The learning_curves function trains the input data with 4 different max-depth values and then plot the learning curves as above. The DecisionTreeRegressor models are trained on the training dataset with increasing data size (50 models in total). The error of prediction is then measured on the training data used (green line) and the testing data (blue line).

max_depth = 6 curve shows large variation as we increase the training data size. Throughout the training processes, the training error was small and it increased a little as the training size increased. At the same time, we can see the testing error had an overall downward trend, but no clear sign of convergence. Besides, the testing error has a large variation while the testing error is small hints that our model might overfit the training data.

1
model_complexity(X_train, y_train, X_test, y_test)
Creating a model complexity graph. . . 

png

The figure above shows the model compexity curve. The function model_complexity trains each learning models using the whole training data and then computes the error rate on training and testing error. When the max_depth is 1, both testing and training error is high. In this case, the model could not generalize the data well, lead to high bias. On the other hand, when max_depth is 10, we have a small training error, but large testing error. The model might overfitted the training data, hence high variance.
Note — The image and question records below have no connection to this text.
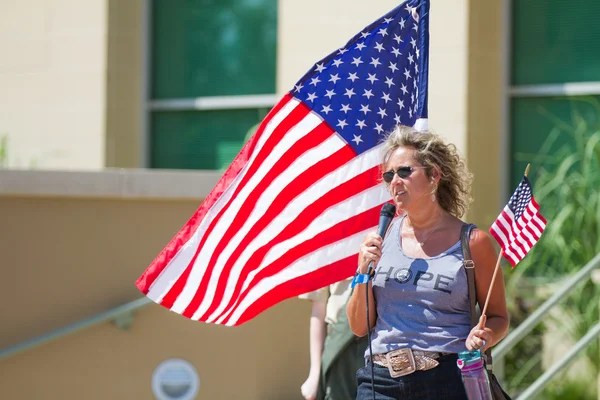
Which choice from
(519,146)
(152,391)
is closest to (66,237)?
(152,391)

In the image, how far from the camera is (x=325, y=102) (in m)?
4.34

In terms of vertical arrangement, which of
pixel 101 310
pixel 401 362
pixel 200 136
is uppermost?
pixel 200 136

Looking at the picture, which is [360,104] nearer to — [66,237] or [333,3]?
[66,237]

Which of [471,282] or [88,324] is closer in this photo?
[471,282]

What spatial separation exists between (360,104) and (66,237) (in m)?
2.30

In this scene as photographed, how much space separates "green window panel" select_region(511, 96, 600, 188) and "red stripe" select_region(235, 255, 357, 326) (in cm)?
337

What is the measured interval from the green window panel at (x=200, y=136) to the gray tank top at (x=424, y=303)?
4.92 metres

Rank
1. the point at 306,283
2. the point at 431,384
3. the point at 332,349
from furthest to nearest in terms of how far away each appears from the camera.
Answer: the point at 332,349 → the point at 306,283 → the point at 431,384

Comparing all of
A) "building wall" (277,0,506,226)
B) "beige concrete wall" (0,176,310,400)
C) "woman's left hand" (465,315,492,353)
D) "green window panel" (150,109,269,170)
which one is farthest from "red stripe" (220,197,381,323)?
"green window panel" (150,109,269,170)

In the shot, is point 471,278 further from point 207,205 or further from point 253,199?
point 207,205

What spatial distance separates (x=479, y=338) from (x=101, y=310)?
3.12 m

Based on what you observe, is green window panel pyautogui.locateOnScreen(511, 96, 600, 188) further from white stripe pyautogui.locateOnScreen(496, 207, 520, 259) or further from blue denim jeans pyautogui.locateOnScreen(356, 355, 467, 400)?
blue denim jeans pyautogui.locateOnScreen(356, 355, 467, 400)

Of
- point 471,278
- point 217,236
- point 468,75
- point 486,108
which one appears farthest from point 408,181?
point 486,108

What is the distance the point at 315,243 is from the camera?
434 cm
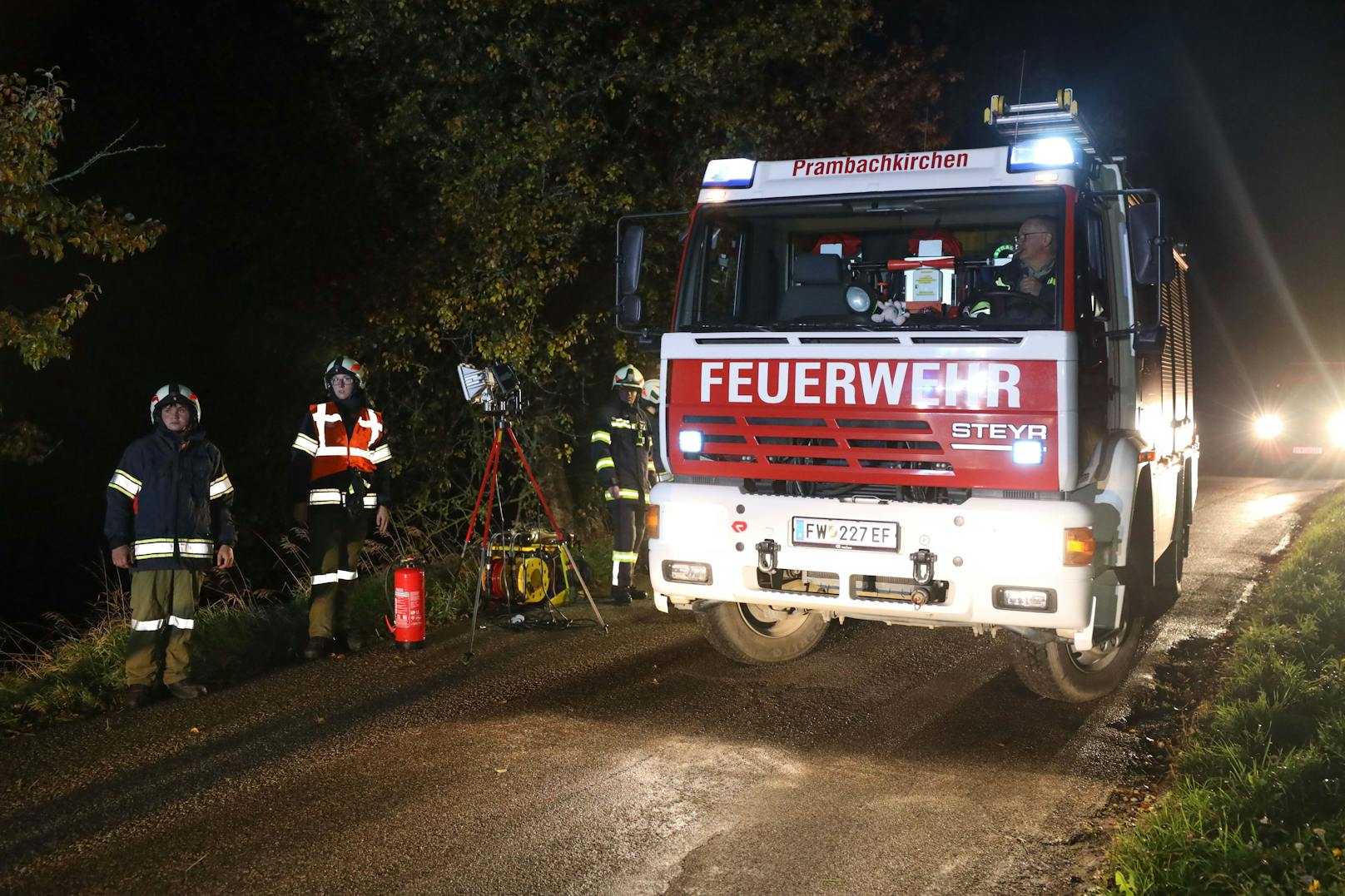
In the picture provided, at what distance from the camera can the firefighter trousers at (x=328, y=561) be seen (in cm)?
785

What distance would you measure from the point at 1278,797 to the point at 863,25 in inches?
442

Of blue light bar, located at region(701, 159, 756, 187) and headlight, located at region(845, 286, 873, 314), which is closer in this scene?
headlight, located at region(845, 286, 873, 314)

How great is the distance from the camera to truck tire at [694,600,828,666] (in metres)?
7.24

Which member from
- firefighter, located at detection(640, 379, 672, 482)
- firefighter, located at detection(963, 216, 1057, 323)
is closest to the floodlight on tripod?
firefighter, located at detection(640, 379, 672, 482)

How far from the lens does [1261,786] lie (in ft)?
15.8

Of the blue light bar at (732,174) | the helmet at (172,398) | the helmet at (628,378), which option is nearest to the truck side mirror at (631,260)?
the blue light bar at (732,174)

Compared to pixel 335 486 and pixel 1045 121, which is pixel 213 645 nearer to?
pixel 335 486

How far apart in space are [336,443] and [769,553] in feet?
9.59

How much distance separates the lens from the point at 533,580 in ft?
30.2

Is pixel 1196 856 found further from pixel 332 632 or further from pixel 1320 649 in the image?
pixel 332 632

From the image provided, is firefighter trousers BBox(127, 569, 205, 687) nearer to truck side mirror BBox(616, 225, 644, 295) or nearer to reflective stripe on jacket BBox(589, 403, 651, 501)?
truck side mirror BBox(616, 225, 644, 295)

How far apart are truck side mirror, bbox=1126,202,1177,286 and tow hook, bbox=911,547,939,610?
5.61 feet

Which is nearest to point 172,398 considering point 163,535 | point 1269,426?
point 163,535

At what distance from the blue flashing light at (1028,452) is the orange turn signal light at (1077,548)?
0.35 meters
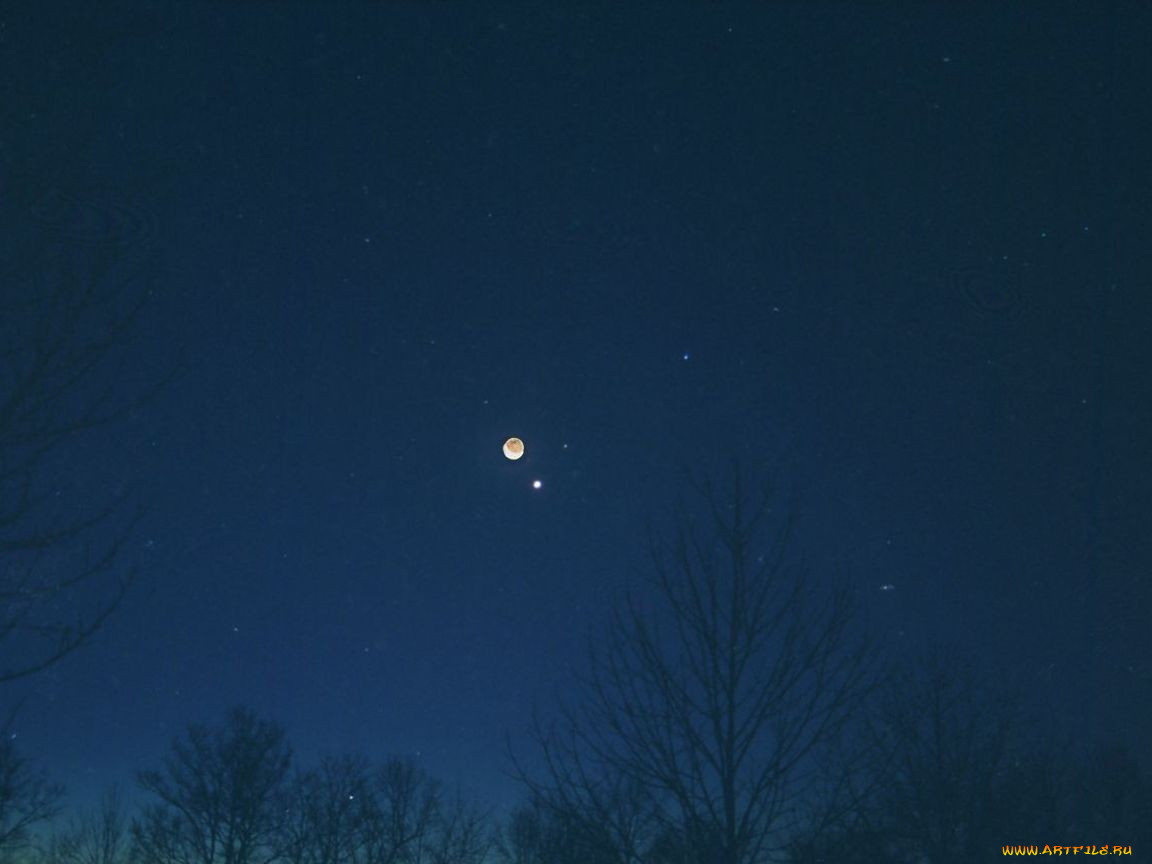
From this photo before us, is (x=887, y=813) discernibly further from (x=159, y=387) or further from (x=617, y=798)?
(x=159, y=387)

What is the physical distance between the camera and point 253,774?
27578 millimetres

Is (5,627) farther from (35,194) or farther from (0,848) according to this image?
(0,848)

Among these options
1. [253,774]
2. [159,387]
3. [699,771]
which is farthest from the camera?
[253,774]

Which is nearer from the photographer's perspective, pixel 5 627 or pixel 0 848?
pixel 5 627

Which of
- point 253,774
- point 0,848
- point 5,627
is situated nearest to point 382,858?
point 253,774

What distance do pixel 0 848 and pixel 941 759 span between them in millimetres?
21632

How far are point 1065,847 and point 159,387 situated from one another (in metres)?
16.5

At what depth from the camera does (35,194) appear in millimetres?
3865

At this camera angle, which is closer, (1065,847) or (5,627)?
(5,627)

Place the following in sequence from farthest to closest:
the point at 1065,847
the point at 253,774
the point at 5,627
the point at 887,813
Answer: the point at 253,774, the point at 1065,847, the point at 887,813, the point at 5,627

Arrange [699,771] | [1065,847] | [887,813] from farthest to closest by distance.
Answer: [1065,847], [887,813], [699,771]

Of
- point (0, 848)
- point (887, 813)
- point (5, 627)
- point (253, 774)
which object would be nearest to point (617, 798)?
point (5, 627)

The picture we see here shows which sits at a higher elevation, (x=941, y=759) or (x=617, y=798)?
(x=941, y=759)


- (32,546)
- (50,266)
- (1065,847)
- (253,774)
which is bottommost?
(1065,847)
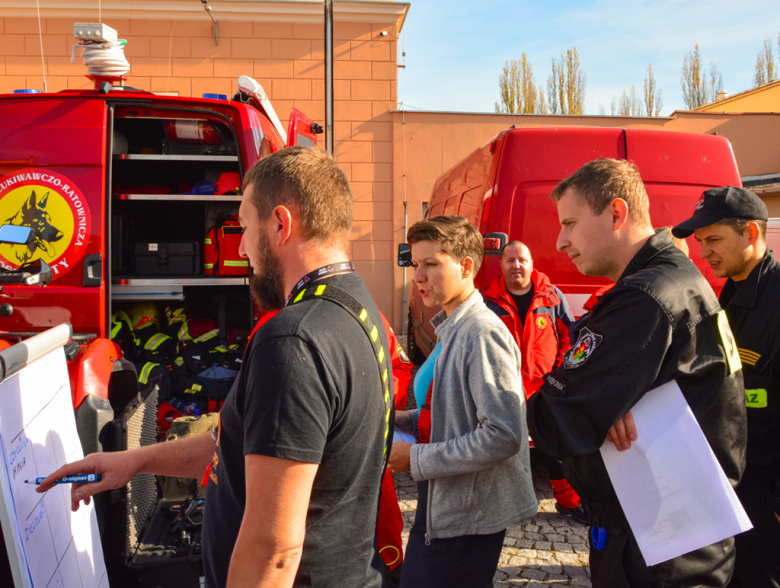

Based on the model complexity curve, we can say the best max_depth value is probably within the range 4 to 8. Any value lower than 4 leads to high bias, while values larger than 8 lead to high variance.

Model Prediction

In the previous code block, we have defined the function fit_model in which the max_depth is selected by GridSearchCV. As expected from observing the model compexity curve above, this function yields max_depth of 5 in MAE and MSE error metrics.

1
2
3
4
5
6
7
max_depths = []
for _ in range(100):
    reg = fit_model(housing_features, housing_prices)
    max_depths.append(reg.get_params()['max_depth'])
print("GridSearchCV max_depth result for DecisionTreeRegression model: ")
print("Median:", np.median(max_depths))
print("Mean:", np.mean(max_depths), ", Standard deviation:", np.std(max_depths))
GridSearchCV max_depth result for DecisionTreeRegression model: 
Median: 5.0
Mean: 5.06 , Standard deviation: 1.1297787394

The code block below gives the prediction for our client:

1
2
sale_price = reg.predict(CLIENT_FEATURES)
print("Predicted value of client's home: {0:.3f}".format(sale_price[0]))
Predicted value of client's home: 20.766

Compared to the basic statistic, our client’s home value is well below the mean and the median, but it is within the standard deriviation. Based on the learning and testing curves above, we can see that this model is about $3,000 off in prediction on average. Compared to the $20,000 price range, model is quite accurate. However, in order to put this model into real use, the human prediction error should be compared with this model. If this model perform better or similar to human error, I will definitely use this model as the tool for clients. Otherwise, this model can only serve as an reference point estimation for human evaluation. Personally I doubt human prediction and believes in statistics more. As mentioned in the book “Thinking fast and slow” by Daniel Kahneman, human judgements are biased.